Ted Wittke, BA’15, MAS’16 (Metro)

Creating Leaders Within the Force

An illustrated portrait of a man.

Ted Wittke (Illustration: Joel Kimmel)

A champion of leadership, training and commitment, Ted Wittke, BA’15, MAS’16 (Metro), took the oath as chief of police in the Hazlet Township [N.J.] Police Department on September 8, 2020 — after 22 years with the department and just four years after receiving his MAS degree.

Since becoming chief, Wittke has implemented a system of leadership training, including supervisory field training for new sergeants.

Officers promoted to the rank of sergeant must first complete supervisory field training. They then attend a frontline supervision course, and the following year they attend a command-level supervision course. “This ensures they are learning the importance of being able to do their bosses’ jobs,” he says.

A U.S. Marine Corps veteran, Wittke first served 13 years in the department’s Uniformed Patrol Division. He was promoted to sergeant in 2012 and lieutenant in 2014, when he rose to his first leadership position as Detective Bureau commander, overseeing investigations and internal affairs.

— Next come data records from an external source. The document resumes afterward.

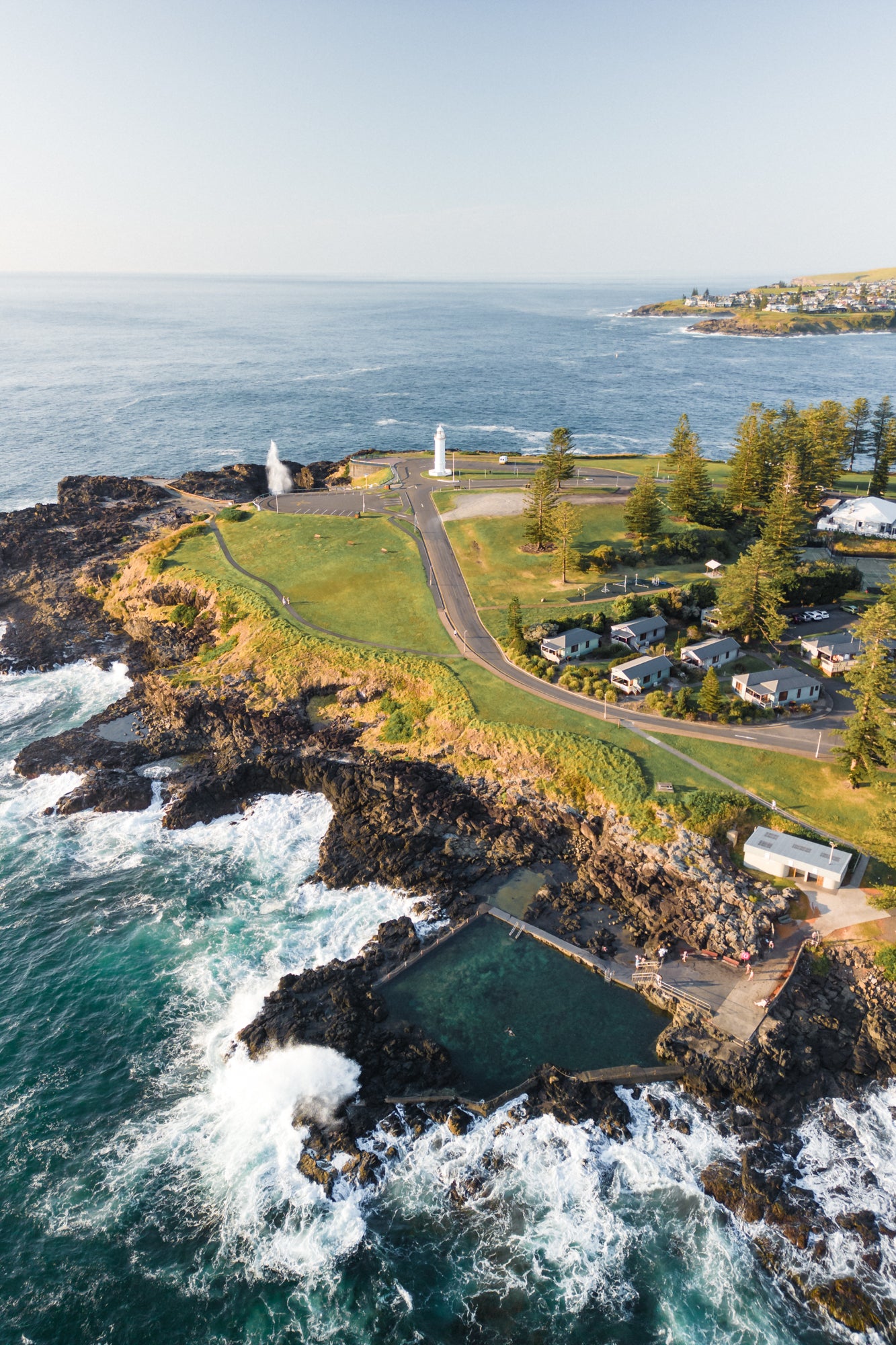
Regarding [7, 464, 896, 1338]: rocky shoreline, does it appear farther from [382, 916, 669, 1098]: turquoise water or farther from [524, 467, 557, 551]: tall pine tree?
[524, 467, 557, 551]: tall pine tree

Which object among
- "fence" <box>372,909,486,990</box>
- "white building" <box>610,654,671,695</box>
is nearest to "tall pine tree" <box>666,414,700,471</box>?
"white building" <box>610,654,671,695</box>

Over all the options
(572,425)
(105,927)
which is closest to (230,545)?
(105,927)

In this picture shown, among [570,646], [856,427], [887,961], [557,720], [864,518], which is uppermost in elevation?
[856,427]

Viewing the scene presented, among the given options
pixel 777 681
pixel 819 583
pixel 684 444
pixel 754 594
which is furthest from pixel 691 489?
pixel 777 681

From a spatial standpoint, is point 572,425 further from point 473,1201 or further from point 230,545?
point 473,1201

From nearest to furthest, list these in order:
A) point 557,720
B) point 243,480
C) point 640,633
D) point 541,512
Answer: point 557,720 → point 640,633 → point 541,512 → point 243,480

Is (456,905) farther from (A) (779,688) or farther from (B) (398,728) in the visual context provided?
(A) (779,688)
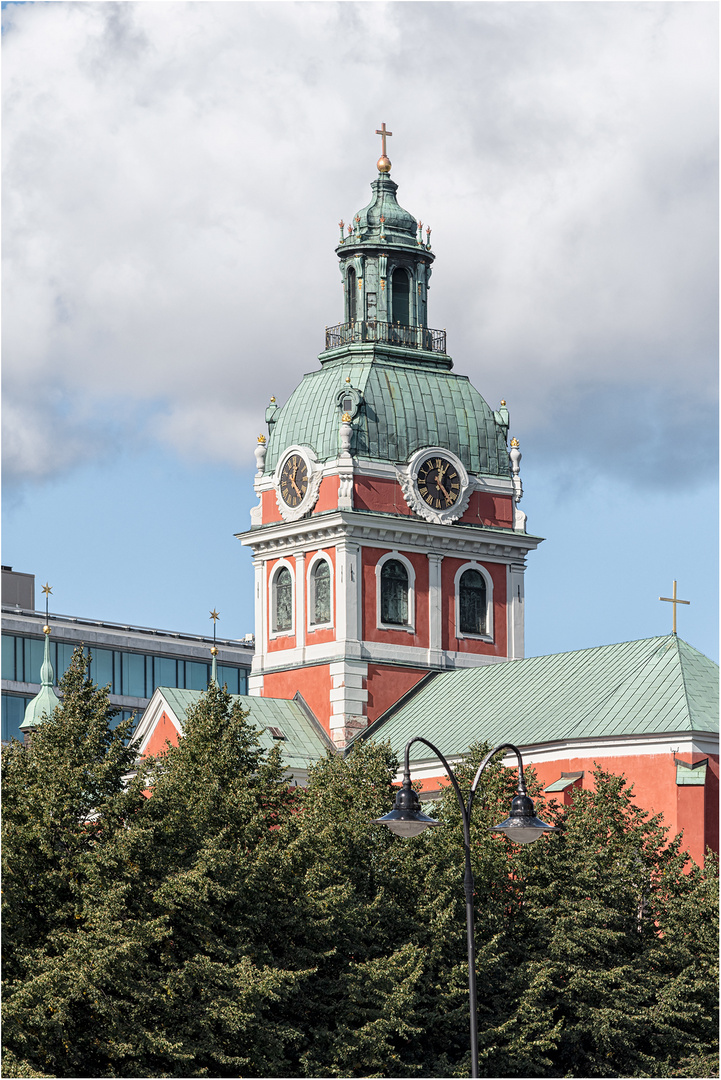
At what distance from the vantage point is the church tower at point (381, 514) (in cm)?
8625

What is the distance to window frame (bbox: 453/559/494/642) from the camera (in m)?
88.4

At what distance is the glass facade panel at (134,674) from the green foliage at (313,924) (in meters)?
68.7

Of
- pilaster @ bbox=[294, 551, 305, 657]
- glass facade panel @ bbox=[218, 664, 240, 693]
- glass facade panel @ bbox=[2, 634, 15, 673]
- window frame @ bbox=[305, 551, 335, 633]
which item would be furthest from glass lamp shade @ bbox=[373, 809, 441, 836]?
glass facade panel @ bbox=[218, 664, 240, 693]

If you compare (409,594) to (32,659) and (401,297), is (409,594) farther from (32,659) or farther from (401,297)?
(32,659)

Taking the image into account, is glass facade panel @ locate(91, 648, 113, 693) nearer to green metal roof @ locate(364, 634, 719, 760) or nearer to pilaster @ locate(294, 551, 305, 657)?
pilaster @ locate(294, 551, 305, 657)

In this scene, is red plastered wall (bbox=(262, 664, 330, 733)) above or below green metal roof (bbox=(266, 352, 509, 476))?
below

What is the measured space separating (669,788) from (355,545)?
18811 mm

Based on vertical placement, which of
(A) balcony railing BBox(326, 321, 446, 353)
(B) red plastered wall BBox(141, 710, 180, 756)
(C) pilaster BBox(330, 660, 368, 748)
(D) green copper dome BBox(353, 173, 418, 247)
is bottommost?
(B) red plastered wall BBox(141, 710, 180, 756)

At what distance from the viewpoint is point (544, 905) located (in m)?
63.9

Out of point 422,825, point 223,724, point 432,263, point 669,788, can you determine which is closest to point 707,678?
point 669,788

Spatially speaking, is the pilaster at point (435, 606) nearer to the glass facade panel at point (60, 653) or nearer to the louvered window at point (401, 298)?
the louvered window at point (401, 298)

Wittke credits his Marine Corps experience with helping him get those under his command to work as a cohesive group He says it also helped him instill a sense of duty into his reports. “These traits have helped shape the police leader that I am today,” he says.

After earning his FDU degrees, he was promoted to deputy chief in 2016 and attended the FBI National Academy, a selective 10-week course for law-enforcement executives.
His degrees, he says, “have helped me tremendously. Being able to learn from professors who are experts in their fields, as well as networking with other professionals who shared their successes and failures, was invaluable.”

He particularly praises Ernest “Bub” Kovacs, associate professor of administrative science, and calls him one of the smartest people in his life, and someone he strives to emulate. “No matter the topic, Bub would get you to think, and he would find ways to draw the answers out of you.”

The year after he completed his MAS, Wittke was selected as sergeant-at-arms on the executive board of the FBI National Academy Associates, New Jersey Chapter. He is now third vice president there.

Wittke has seen many changes during his 24 years on the force, many of which are due to outside influences, including social factors such as the public demand to be transparent and accountable.

One struggle he deals with as chief is the loss of many experienced officers due to attrition over the past 10 years. “We have smart, competent officers training newer officers, but the lack of experience is hard to make up for,” he says.

Wittke encourages young people interested in a career in law enforcement to first become a special police officer, a part-timer hired to help full-time officers. “You will get a first-hand look at whether or not the profession is for you. I have seen too many people come and go because the job wasn’t what they thought it would be,” he says.

“And keep plugging away. It took me five years to become a police officer, and I’m glad I was persistent.”